Ralph Miliband was my colleage at the Graduate School of the City University of New York. Over the years that he taught there, he also became my friend. I relied on our talks in the corridor and the cafeteria, or sometimes at my home. Ralph was always warm and generous, often stubborn and always smart.

Ralph had divided his time between England and the United States for many years, teaching at Brandeis University in Boston before he came to New York. City University was a good place for him. The Graduate School sits smack in the middle of Manhattan, on 42nd Street, and it attracts lots of students who are working-class adults, many of them broadly on the Left, although more likely on the cultural Left, and preoccupied with varieties of identity politics. No matter, the students flocked to Miliband’s classes, took them enormously seriously, and he for his part found himself the mentor of some very smart gay and feminist activists, for example. Still, for him, the months spent in furnished sublets, away from the family that was dear to him, must have been a little gloomy, and I think grew increasingly so when illness became a presence in his life.

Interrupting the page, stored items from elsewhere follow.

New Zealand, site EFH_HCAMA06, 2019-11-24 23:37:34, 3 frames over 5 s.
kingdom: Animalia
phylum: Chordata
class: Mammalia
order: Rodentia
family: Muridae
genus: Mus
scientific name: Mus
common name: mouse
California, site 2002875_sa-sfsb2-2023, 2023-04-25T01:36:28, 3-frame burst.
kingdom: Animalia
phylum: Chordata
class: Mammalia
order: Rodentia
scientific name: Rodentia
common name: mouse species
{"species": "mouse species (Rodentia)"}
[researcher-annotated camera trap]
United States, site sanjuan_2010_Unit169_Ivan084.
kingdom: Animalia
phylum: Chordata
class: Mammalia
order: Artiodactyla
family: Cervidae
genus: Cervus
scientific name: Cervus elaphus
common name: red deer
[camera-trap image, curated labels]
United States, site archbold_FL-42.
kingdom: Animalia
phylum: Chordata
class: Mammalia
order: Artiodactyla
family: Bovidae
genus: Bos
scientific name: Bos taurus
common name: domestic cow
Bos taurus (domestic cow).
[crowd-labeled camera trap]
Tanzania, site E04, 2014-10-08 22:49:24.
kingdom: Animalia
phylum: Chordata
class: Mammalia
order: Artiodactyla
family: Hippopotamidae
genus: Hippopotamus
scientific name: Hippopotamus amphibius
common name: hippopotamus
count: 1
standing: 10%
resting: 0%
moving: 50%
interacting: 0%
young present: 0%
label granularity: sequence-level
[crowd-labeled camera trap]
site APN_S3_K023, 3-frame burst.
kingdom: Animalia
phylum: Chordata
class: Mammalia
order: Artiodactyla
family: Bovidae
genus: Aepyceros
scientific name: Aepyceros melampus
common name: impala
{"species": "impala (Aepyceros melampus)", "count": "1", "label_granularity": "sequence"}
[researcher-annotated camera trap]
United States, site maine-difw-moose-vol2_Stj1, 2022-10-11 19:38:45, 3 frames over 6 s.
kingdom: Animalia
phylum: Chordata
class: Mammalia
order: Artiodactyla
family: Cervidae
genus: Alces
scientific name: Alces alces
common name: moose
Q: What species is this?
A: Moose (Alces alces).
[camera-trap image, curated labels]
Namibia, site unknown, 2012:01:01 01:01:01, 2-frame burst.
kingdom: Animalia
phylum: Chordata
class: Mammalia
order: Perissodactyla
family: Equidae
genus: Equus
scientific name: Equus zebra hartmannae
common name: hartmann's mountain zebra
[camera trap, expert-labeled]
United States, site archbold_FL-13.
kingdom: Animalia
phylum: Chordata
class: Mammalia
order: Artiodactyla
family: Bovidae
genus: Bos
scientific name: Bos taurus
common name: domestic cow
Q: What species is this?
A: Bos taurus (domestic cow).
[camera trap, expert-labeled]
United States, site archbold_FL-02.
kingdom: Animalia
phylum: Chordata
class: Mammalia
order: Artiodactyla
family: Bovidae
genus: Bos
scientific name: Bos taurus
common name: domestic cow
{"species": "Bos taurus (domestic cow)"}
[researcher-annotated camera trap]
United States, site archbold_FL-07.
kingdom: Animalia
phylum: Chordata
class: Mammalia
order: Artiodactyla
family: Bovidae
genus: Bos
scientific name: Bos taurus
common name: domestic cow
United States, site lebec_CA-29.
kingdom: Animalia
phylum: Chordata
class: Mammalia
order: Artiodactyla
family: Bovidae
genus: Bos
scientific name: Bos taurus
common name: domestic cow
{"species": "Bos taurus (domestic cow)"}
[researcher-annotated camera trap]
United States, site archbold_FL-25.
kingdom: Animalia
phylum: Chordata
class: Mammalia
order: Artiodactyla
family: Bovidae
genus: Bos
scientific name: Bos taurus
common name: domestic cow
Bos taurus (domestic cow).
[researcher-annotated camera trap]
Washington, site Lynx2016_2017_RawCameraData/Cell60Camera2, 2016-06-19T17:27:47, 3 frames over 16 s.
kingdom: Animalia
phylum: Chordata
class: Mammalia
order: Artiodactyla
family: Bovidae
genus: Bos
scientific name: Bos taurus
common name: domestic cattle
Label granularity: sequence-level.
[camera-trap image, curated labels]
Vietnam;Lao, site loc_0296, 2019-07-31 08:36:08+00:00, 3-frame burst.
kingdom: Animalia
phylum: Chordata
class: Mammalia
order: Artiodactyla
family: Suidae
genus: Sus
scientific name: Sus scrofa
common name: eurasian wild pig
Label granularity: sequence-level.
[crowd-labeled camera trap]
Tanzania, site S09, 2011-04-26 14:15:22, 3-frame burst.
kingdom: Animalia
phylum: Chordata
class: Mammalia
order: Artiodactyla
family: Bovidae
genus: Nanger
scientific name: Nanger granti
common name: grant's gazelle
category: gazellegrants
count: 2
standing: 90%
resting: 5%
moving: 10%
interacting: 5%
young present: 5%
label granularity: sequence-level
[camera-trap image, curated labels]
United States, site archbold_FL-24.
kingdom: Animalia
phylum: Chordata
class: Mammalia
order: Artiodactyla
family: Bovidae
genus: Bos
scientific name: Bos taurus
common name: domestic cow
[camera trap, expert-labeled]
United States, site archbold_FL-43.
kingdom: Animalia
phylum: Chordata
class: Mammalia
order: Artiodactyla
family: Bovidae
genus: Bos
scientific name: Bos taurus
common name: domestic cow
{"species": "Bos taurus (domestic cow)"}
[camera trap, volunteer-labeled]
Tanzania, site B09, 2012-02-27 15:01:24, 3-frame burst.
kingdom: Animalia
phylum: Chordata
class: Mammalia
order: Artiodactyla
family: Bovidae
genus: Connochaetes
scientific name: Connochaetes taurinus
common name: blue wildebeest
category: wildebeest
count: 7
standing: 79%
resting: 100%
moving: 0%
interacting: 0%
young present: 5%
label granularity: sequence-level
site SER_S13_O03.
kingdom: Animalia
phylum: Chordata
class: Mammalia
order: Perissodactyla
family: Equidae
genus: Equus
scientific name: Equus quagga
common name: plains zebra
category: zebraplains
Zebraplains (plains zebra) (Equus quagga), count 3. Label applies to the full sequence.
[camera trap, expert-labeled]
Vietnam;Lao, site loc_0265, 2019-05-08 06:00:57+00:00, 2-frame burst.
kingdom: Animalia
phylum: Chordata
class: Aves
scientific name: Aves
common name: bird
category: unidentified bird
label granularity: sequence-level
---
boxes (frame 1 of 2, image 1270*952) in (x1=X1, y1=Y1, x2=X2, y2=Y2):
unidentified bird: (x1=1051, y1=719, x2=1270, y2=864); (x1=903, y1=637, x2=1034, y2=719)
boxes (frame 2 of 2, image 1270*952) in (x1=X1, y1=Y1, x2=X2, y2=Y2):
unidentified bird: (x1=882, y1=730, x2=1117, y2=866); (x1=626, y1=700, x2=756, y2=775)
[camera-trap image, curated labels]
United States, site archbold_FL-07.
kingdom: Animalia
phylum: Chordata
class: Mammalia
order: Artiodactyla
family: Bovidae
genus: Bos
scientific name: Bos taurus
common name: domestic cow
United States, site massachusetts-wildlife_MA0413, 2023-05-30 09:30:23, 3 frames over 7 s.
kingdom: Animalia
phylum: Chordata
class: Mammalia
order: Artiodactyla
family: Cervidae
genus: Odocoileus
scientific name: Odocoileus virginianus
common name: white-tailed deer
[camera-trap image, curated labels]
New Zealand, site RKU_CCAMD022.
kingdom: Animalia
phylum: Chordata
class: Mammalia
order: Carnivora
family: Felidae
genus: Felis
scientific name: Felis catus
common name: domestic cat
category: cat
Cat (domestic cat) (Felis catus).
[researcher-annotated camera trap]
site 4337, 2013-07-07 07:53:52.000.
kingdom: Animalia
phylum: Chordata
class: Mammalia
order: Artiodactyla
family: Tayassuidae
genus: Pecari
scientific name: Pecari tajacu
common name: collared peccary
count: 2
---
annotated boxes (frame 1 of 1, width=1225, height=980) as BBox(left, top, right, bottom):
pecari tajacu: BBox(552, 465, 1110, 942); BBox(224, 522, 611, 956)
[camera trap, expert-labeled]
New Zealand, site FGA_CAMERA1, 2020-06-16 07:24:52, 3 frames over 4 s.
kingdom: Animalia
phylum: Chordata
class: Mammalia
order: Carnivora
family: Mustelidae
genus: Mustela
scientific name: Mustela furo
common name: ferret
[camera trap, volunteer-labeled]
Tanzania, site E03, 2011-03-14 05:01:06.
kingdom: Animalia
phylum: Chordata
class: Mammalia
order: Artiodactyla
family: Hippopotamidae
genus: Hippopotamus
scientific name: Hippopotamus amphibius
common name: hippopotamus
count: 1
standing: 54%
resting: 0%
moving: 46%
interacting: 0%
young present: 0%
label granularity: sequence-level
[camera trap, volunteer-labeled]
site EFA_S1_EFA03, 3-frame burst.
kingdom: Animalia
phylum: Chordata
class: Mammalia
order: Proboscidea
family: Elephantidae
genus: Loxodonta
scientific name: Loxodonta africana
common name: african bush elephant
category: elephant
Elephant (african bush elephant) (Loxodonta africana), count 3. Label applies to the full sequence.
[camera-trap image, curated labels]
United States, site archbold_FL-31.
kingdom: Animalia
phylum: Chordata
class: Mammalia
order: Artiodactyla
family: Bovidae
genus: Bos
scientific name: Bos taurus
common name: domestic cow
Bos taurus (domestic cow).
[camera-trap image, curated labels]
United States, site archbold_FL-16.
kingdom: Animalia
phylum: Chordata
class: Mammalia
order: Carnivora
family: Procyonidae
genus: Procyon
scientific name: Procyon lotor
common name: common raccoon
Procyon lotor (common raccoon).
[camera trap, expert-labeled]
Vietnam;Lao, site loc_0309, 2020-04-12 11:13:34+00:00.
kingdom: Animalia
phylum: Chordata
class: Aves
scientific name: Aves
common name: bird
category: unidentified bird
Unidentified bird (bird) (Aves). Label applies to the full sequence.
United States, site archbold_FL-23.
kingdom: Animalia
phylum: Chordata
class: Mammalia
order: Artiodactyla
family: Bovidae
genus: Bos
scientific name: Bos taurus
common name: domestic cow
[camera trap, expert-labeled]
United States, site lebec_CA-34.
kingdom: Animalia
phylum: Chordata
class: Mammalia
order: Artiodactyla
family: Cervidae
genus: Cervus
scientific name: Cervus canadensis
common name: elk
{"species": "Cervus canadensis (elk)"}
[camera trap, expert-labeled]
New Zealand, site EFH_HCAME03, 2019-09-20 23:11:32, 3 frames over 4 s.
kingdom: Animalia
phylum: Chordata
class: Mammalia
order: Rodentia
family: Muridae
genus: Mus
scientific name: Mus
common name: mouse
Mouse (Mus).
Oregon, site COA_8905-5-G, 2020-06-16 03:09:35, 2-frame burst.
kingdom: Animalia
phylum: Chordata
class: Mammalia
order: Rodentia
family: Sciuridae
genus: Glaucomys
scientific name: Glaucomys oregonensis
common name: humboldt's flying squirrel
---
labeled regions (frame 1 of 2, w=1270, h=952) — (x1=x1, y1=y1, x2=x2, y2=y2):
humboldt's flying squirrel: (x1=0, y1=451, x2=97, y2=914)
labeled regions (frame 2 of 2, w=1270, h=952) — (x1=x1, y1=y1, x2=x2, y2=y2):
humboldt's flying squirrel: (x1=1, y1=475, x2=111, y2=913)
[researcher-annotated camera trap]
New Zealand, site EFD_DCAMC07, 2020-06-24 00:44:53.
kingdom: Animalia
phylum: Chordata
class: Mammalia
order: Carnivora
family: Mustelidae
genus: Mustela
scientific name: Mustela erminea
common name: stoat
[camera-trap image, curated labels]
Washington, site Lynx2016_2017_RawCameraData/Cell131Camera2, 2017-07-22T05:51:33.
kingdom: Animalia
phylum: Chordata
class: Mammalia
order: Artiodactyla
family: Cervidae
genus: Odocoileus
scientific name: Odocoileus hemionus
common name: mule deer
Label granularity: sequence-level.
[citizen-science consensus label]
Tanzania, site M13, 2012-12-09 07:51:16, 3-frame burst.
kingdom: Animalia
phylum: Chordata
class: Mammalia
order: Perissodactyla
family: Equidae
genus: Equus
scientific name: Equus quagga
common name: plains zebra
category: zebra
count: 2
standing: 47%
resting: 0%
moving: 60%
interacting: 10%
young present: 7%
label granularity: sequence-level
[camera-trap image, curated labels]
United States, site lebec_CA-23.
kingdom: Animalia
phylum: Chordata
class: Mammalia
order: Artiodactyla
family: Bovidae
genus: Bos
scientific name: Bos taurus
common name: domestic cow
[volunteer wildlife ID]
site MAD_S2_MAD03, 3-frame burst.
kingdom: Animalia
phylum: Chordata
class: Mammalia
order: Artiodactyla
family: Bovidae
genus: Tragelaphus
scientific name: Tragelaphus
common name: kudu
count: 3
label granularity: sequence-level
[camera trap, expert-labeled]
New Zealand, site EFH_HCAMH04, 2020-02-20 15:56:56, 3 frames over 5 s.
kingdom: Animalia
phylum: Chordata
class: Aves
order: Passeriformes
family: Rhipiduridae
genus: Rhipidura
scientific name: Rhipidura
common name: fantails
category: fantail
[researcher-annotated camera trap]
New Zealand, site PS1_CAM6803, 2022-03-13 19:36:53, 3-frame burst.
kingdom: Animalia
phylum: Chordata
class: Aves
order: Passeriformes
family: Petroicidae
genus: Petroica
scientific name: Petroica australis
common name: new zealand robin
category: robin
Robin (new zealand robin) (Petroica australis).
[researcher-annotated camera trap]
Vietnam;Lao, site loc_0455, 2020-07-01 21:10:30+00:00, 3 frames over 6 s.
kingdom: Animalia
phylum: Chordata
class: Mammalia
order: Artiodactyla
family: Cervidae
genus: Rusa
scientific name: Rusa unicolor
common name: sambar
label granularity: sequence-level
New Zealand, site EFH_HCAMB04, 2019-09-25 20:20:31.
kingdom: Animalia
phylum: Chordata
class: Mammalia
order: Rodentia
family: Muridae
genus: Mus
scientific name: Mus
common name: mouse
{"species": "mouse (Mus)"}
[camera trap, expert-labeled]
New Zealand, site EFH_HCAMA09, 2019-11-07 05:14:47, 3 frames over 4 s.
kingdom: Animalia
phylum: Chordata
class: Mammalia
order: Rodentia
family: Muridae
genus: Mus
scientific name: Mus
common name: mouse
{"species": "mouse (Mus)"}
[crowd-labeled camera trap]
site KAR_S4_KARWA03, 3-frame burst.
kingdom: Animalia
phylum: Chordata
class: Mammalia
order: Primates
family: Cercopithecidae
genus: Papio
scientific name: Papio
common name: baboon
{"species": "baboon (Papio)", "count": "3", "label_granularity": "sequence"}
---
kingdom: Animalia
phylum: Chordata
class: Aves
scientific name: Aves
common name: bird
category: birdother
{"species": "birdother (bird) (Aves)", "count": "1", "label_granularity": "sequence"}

The most important thing about Ralph Miliband is that he was always a socialist, a term about which he remained entirely unapologetic, and which he never felt the need to qualify, as in ‘democratic socialist’ or ‘market socialist’. He understood socialism after all as essentially an extension of democratic arrangements to economic spheres, without which political democracy could not be realized. As for markets, they were in fact the problem, and a socialist society would necessarily have to sharply curtail them.

Most of Ralph’s work was concerned with understanding the capitalist state, and the politics of capitalist societies. For a time in the 1970s these preoccupations virtually described Left intellectual life. Now the great debates they generated seem to belong to a very remote past, and to reflect on them provokes in me a strange sense of hurtling backwards through time. In intellectual terms, so much has happened, so many words have been spoken or written. Consider the explosion of varieties of postmodernist theorizing, preoccupied with the evanescences of difference and text and totally dismissive, indeed disdainful, of Marxist categories of class. Or consider that even those who remain on the terrain of class and politics confine their arguments to reformist strategies narrowly delimited by international markets and the electoral calculations of social-democratic parties, largely giving up dialectical understanding of social change as conflict and upheaval. Indeed, not only has attention to class and class conflict faded, but the very idea of a capitalist state has evaporated.

Long-time readers of nlr will remember how different the preoccupations of the Left were in 1969–70 when Ralph Miliband engaged in his famous debate with Nicos Poulantzas, a debate that itself provoked a small flood of argument about the nature of the capitalist state. The essential disagreement was about the relative importance of what we would today call structure and agency. Miliband, whose 1969 book The State in Capitalist Society footnote1 traced the role of capitalists as political actors, was criticized by Poulantzas for an untheoretic empiricism and a focus on individuals. The objective structural dependencies of the capitalist state, Poulantzas argued, would force the policies necessary to sustain capitalism, no matter who the agents. Miliband’s retort essentially charged Poulantzas with ‘structural super-determinism’, and the battle was on, raging over Europe and North America as Left intellectuals lined up with the ‘instrumentalists’ or the ‘structuralists’.